Aleppo Interlude

We are in Aleppo for a couple of days, mainly to obtain Syrian cash from ATMs (not many outside large cities) but it's also an Islamic city worth seeing.

Firstly, in the area of the city with the cheap hotels, parking is tightly controlled so we have to find paid underground parking for the bikes. That's done now, and ATMs found (only about four, even in a city this size), so we have been sampling the wonderful cafe life and street foods of the city.

And a nice Aleppo interlude crept into our day.

We visited the souks, recommended as being among the least touristic in the Arab world. And so they were. Very pleasant to wander through with all Aleppo life to observe, and no hassle from touts and hustlers in the little alleyways.

alepposouk.jpg
Souk scene in Aleppo

In a corner of the textiles area we found stalls selling Chinese laundry bags of all sizes which caught our eye.
It's generally accepted by travelling motorcyclists that a bike covered up while parked overnight out of doors is a lot more secure than one not covered. I have a cover for mine, super lightweight material and packs up really small. I bought it maybe sixteen years ago and it looks like they aren't made anymore. At least, Caroline looked everywhere for one before departing on this trip, and drew a complete blank. Plenty of huge heavyweight ones, but nothing small anymore.

Well, it occurred to me, entering the lands where textile shops are simply everywhere on every street, it must be possible to find cheap suitable lightweight material to cover three bikes.
So we investigated the laundry bags. But even the largest wasn't motorbike-size.
No matter, a few stalls further along was one selling sheets of the material, with a customer inside unfolding some of the sheets to check the size.
They were enormous, so we bought two for less than a pound, that when sewed together would be plenty large enough. And they rolled up pretty small too.
But where to get them sewed? The stall owner couldn't help us there.
We had seen no dressmaking places nor shops for alterations or repairs, only the compact area housing all the sewing machine shops which we walked through on the way to the souk.

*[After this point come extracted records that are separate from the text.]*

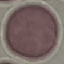

{
  "malaria_status": "uninfected",
  "preparation": "thin smear",
  "image_type": "cell patch, automatically extracted from a larger field of view and resized to 64 × 64 pixels",
  "stain": "Giemsa",
  "capture": "smartphone through the microscope eyepiece"
}State which cell type is depicted.
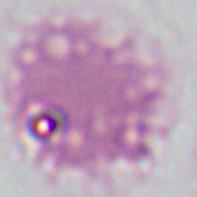

This is an erythrocyte.

magnification = 1000x
modality = photomicrograph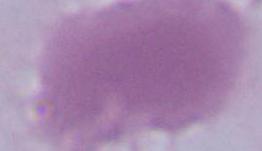

Summary:
  - Modality: micrograph
  - Magnification: 1000x
  - Identification: erythrocyte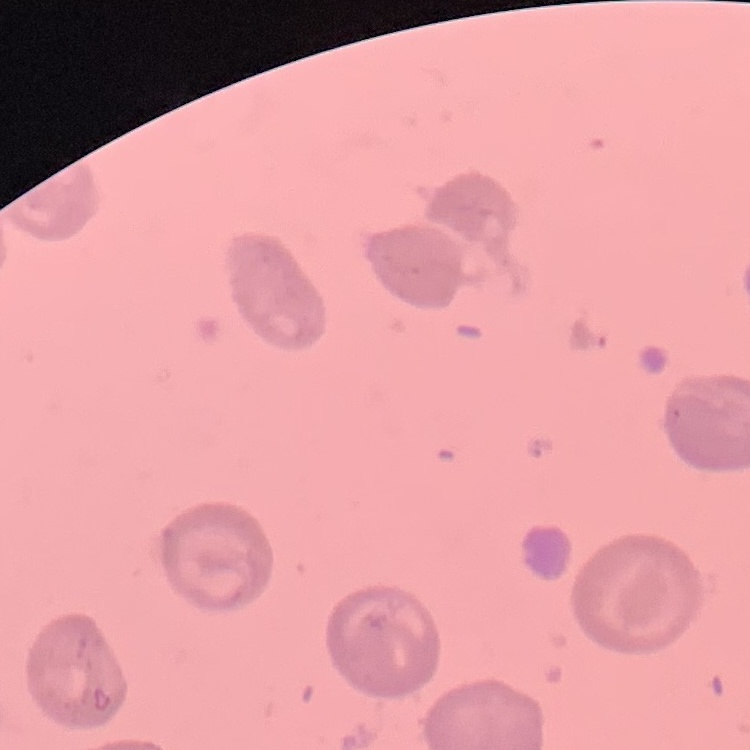
red blood cell morphology = no rouleaux formation
preparation = thin peripheral smear
image type = one tile cut from a larger photomicrograph
stain = Field's or Giemsa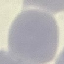
Summary:
  - Result: no malaria parasites detected
  - Capture: smartphone through the microscope eyepiece
  - Stain: Giemsa
  - Image type: automatically extracted cell patch, resized to 64 × 64 pixels
  - Preparation: thin smear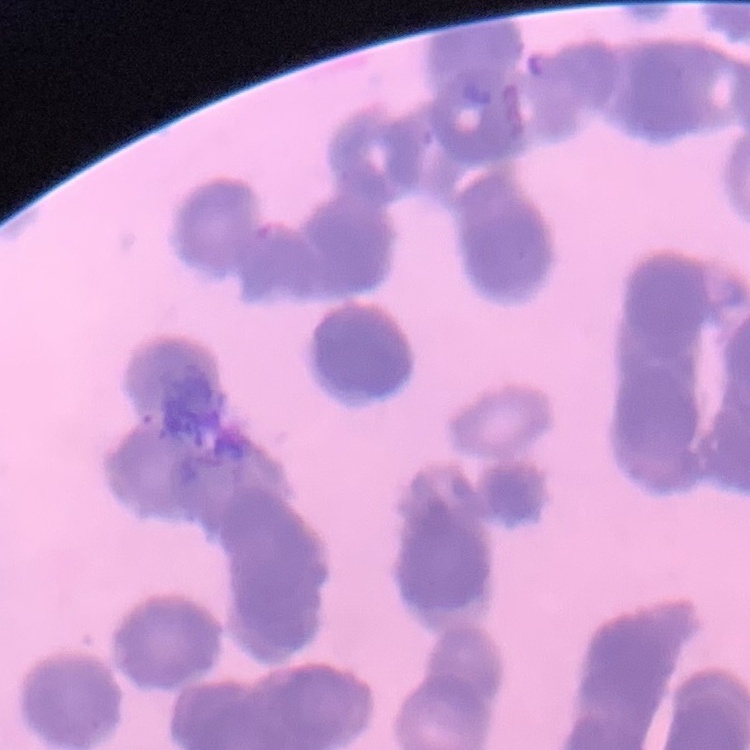

{
  "erythrocyte_morphology": "rouleaux formation",
  "image_type": "square crop of a larger photomicrograph",
  "stain": "Field's or Giemsa",
  "preparation": "thin blood smear"
}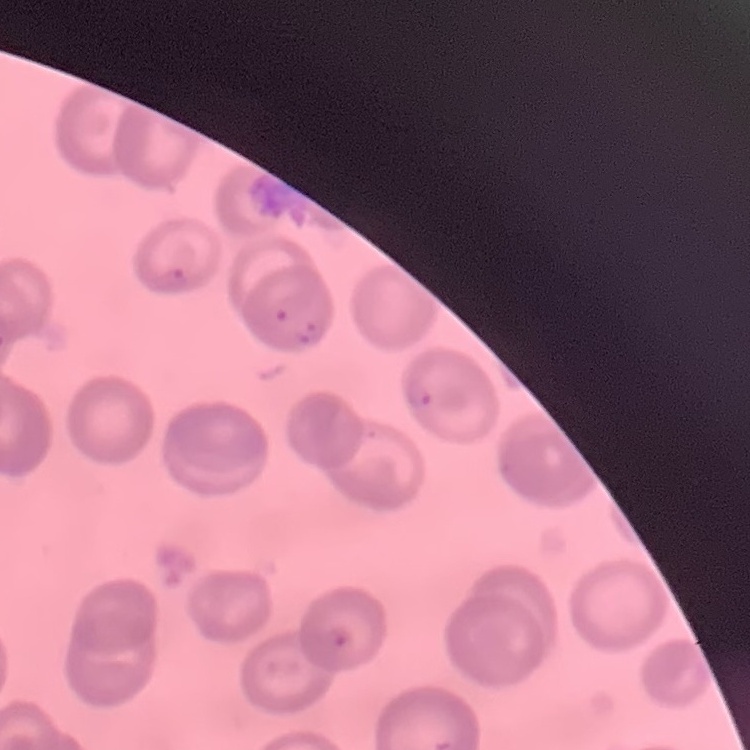

erythrocyte_morphology: no rouleaux formation
image_type: square crop of a larger photomicrograph
preparation: thin blood film
stain: Field's or Giemsa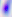 Toxoplasma gondii is shown. Micrograph. 400x magnification.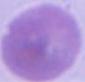

identification: erythrocyte
magnification: 1000x
modality: photomicrograph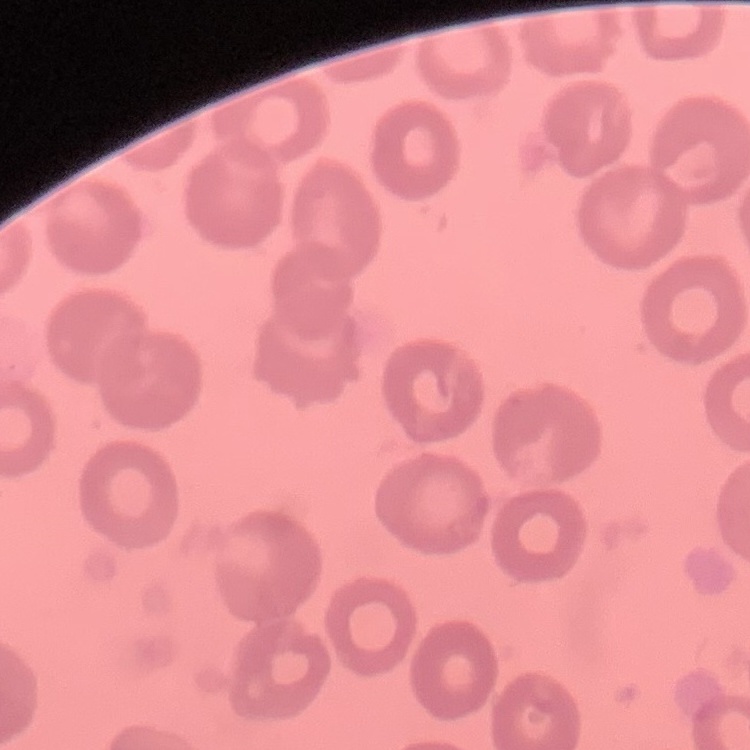 The erythrocytes show no rouleaux formation. One tile cut from a larger photomicrograph. Field's or Giemsa stain. Thin blood smear.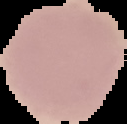
image_size: 127×124 pixels
malaria_status: uninfected
preparation: thin blood smear
image_type: segmented cell region on a black background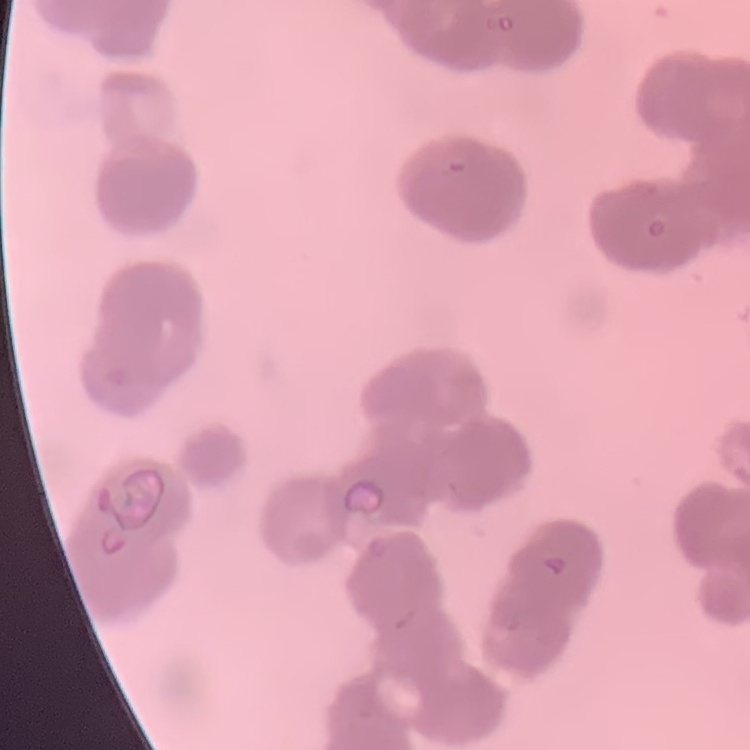

Summary:
  - Red blood cell morphology: rouleaux formation
  - Image type: one tile cut from a larger photomicrograph
  - Stain: Field's or Giemsa
  - Preparation: thin blood filmLocate every Plasmodium parasite.
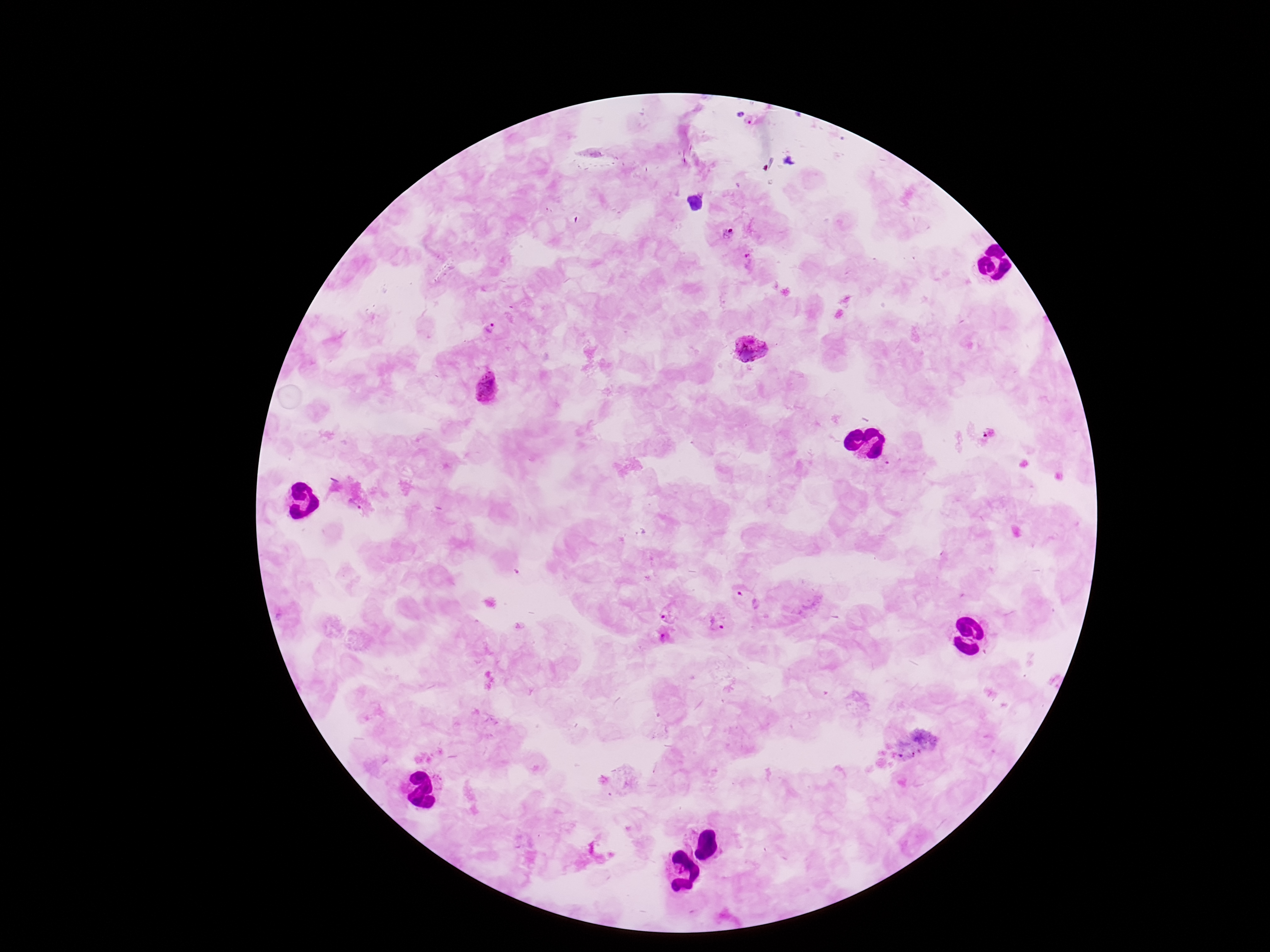

Approximate centers as (x, y) in pixels.
Plasmodium parasites: (756, 122), (726, 233), (751, 261), (488, 327), (749, 347), (488, 391), (988, 435), (355, 503), (749, 598), (670, 613), (717, 623), (665, 636).

Single field of view. Patient malaria status: infected. Giemsa stain. 100x magnification. Thick peripheral-blood smear. Photographed through the microscope eyepiece with a smartphone camera. Image is 1270×952 pixels.State which parasite is depicted.
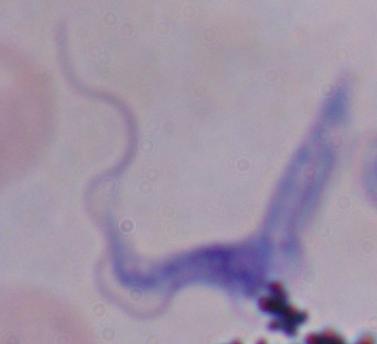

A trypanosome.

{
  "modality": "photomicrograph",
  "magnification": "1000x"
}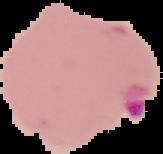
image type = cell region segmented out of the field of view; surrounding area masked to black
preparation = thin blood smear
image size = 163×154 pixels
malaria status = parasitized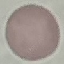

Malaria status: uninfected. Acquired by smartphone through the microscope eyepiece. Giemsa stain. Thin smear of blood. Cell patch, automatically extracted from a larger field of view and resized to 64 × 64 pixels.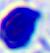

magnification = 400x
identification = leukocyte
modality = micrograph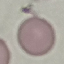

Summary:
  - Result: no malaria parasites detected
  - Stain: Giemsa
  - Image type: automatically extracted cell patch, resized to 64 × 64 pixels
  - Capture: smartphone through the microscope eyepiece
  - Preparation: thin blood smearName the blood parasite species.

Returning the same route we investigated those alleys a little more closely, and at the end of one found what looked like two sewing workshops. But completely empty of staff. So we looked here and there confident that someone would appear, and they did. And after some sign language we could see that this was just a sewing-machine repair workshop.
"Come next door", gestured the owner.
Next door looked more like a sewing workshop, but it wasn't. We still don't know exactly what it was but concluded it must be a place making industrial sewing work-stations out of secondhand machines, tables, attachments and motors etc.
The two lads there immediately understood what we wanted and one of them dug an old hemming machine out of a cardboard box. He made a tiny bit of space on the corner of a table cluttered up completely with sewing machine paraphenalia, and held it in place by hand while his workmate fed in the edges of our two pieces of material. Beau and I manouvred the two large sheets as necessary.
In pretty short order we had a single huge sheet of lightweight bike cover to fit three bikes.

Now the tricky bit of sorting out the price when neither they nor us could speak any common language.
Well, I have to say the price was completely outrageous......
Instead of us paying them anything, they insisted they brew tea for us!
The Middle East - where tea truly lubricates all life!

We plan to move on tomorrow out of the big city to places smaller - don't know where yet, wherever the road goes!